The evictions, which are to be executed under official and police supervision, have to completed by 27 July, the date of the next court hearing in the case.
“The judgement is a death sentence for millions of tribal people in India,” said Stephen Corry head of Survival International, the London-based human rights organisation that campaigns for the rights of indigenous peoples.
“It’s land theft on an epic scale and a monumental injustice” he declared, adding that it would trigger an ‘urgent humanitarian crisis’ and do nothing to save the forests which the tribes people have protected for generations.
Other activists fear that such a large-scale eviction could generate social unrest in several states like Madhya Pradesh in central India, Orissa in the east and Karnataka in the south, all with large numbers of tribal people.
The court order followed over 10-years of legal wrangling and came in response to a petition filed by wildlife and nature preservations groups.
These groups had questioned the Traditional Forest Dwellers Act, 2006, that recognises the rights of ancient tribal communities to live in and manage the jungles.
The petitioners asserted that many of them were encroaching on the country’s diminishing forest spread across 500 wildlife sanctuaries and 90 national parks.
They also claimed the the tribes-people were endangering India’s wildlife.

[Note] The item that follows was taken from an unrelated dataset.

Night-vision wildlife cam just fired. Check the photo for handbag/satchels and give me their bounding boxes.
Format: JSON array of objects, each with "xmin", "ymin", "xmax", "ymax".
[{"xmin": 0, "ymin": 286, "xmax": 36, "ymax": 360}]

Pro-tribal activists, however, argued that the Act had been adopted to protect the age-old rights of tribal peoples from encroachments on their jungle habitats by commercially minded realtors and state governments.
Tribal activists and lawyers declared that the court eviction order had been facilitated by the weak defence offered by government lawyers.
They also said that the entire process of filing ownership claims by the tribes was flawed, as for most illiterate jungle dwellers the process of legitimising an abstract notion like forest rights, was daunting.
Besides, the procedure required each tribe to provide 13 different kinds of proof to verify their claims, a requirement difficult even for most educated Indians.
According to historian and human rights activist Ramchandra Guha, India’s tribal populations had, over decades, lost their homes to dams, mines and factories.
And now a Supreme Court-mandated eviction from their forests had once again proved how “totally vulnerable” these ancient jungle people remain.